[What is required] Pick out every line in the records below that contains the word "nearer", and copy each one. Case counts.

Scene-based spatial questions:

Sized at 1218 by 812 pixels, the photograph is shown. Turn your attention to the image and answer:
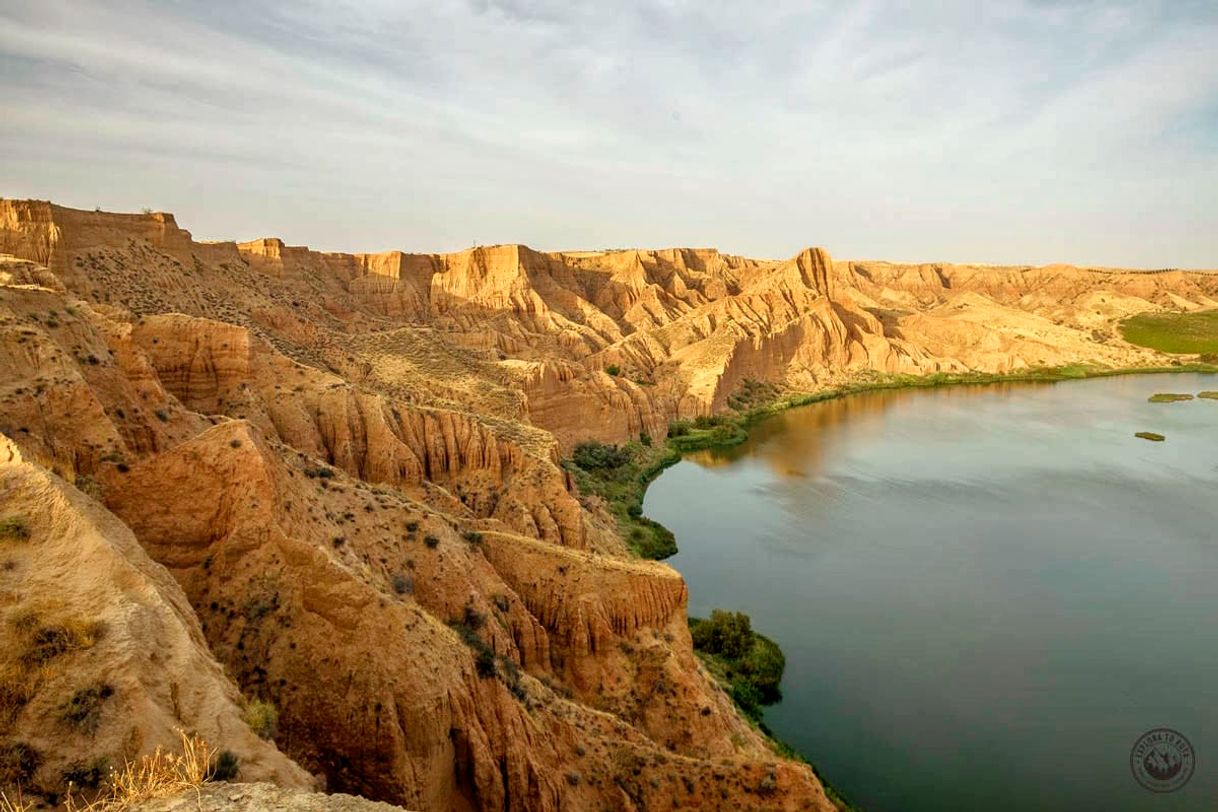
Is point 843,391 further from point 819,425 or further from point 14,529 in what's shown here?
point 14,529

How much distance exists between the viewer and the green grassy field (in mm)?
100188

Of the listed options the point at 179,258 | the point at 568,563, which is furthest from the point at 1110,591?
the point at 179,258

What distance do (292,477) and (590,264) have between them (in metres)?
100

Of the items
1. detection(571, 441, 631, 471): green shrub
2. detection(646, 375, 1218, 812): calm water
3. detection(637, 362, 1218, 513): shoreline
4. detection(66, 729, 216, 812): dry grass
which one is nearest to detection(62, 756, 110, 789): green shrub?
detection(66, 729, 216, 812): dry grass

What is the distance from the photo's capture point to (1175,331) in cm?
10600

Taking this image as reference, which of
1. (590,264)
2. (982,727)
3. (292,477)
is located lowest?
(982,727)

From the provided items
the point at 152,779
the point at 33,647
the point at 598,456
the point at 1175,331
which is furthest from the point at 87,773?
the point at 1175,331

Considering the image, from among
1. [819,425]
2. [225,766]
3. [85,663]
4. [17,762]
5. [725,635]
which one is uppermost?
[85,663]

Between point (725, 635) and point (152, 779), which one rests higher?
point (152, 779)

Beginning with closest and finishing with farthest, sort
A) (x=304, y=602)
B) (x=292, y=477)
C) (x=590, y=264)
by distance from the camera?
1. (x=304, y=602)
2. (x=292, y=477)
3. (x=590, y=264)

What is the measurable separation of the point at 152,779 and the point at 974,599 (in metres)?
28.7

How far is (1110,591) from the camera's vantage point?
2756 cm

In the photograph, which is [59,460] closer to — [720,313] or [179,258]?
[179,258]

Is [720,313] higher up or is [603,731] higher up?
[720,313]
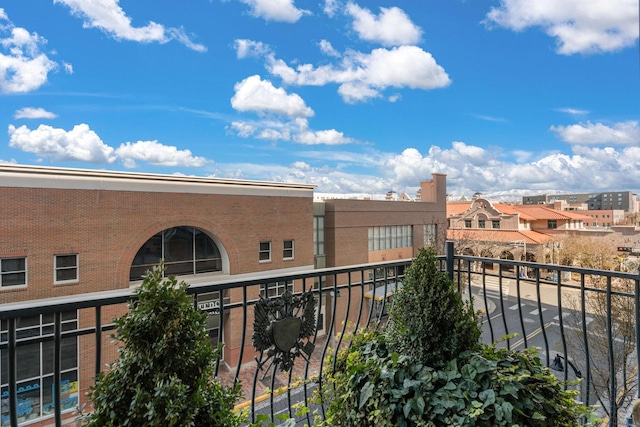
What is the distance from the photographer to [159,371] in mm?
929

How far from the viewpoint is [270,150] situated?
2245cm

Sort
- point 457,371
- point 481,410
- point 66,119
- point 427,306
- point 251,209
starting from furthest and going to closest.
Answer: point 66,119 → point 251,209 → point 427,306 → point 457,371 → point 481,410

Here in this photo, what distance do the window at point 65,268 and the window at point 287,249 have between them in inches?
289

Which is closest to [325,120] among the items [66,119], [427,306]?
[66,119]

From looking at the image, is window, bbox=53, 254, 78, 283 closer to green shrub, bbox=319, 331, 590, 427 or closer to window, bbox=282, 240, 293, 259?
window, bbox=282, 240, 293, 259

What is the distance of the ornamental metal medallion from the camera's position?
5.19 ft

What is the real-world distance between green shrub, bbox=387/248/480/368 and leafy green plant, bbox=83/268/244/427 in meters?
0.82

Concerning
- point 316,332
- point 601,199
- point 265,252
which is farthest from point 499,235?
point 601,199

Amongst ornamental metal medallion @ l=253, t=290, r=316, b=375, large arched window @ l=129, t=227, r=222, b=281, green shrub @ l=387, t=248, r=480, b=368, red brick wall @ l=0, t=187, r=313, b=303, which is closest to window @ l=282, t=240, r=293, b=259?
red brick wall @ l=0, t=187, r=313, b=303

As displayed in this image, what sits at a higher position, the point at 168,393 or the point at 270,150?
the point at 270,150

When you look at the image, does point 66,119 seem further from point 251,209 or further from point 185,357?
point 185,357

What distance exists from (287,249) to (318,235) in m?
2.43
--
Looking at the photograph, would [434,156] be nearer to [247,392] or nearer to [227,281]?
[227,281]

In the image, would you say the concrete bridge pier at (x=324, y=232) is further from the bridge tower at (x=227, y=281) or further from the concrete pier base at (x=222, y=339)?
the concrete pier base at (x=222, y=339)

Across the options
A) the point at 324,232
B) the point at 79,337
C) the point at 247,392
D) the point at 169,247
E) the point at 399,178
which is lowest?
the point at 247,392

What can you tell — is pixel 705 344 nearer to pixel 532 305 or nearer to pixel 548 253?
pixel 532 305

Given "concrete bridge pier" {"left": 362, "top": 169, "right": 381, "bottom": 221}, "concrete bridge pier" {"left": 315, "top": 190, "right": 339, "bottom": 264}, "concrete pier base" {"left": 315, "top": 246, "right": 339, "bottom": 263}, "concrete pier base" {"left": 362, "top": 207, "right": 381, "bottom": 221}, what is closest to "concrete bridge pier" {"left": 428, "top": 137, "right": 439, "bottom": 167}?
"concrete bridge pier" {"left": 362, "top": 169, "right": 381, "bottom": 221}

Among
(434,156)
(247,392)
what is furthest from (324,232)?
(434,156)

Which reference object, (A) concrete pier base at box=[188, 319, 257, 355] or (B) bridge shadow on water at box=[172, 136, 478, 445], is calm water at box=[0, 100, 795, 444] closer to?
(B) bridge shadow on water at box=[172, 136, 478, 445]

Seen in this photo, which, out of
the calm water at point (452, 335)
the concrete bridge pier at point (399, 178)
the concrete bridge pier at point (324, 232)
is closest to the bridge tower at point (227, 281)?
---
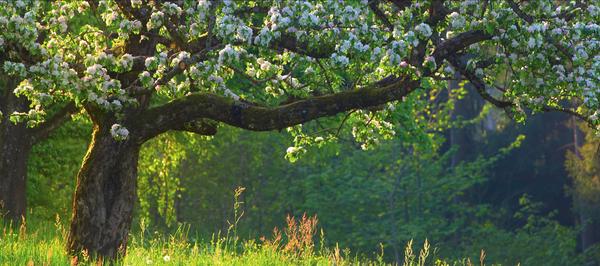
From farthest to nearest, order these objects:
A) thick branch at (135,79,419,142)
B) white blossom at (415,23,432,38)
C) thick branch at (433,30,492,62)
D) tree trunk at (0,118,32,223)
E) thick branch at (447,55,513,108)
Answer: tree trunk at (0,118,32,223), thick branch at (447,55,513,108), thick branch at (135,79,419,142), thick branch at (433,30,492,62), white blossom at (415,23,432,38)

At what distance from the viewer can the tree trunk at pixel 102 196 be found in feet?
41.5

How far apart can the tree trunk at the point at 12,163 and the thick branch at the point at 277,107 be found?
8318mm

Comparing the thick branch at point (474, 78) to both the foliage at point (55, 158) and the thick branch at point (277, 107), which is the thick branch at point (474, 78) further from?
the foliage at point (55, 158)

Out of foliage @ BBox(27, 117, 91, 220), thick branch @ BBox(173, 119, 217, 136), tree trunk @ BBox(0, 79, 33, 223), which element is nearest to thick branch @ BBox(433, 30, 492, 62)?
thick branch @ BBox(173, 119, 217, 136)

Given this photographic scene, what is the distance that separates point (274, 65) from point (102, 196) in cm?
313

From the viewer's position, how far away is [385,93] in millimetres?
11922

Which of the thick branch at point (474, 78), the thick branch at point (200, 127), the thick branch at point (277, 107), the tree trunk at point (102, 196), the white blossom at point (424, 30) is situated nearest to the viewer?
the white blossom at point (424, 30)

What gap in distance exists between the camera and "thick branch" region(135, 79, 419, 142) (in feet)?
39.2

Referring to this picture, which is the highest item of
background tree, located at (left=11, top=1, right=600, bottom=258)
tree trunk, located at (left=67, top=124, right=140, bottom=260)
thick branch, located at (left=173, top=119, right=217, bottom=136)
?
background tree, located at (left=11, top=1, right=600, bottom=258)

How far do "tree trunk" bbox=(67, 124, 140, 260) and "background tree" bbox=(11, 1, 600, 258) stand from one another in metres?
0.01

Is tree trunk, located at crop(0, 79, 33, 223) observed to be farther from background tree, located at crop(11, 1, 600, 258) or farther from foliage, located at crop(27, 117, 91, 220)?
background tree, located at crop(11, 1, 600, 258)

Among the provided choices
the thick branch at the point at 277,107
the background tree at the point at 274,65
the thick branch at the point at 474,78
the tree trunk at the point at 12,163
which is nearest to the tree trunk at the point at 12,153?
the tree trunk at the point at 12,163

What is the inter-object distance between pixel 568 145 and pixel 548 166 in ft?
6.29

[Reply]
Looking at the photograph, would [434,156] be nearer to [247,392] or nearer to [227,281]?
What can you tell — is pixel 705 344 nearer to pixel 532 305 or nearer to pixel 548 253?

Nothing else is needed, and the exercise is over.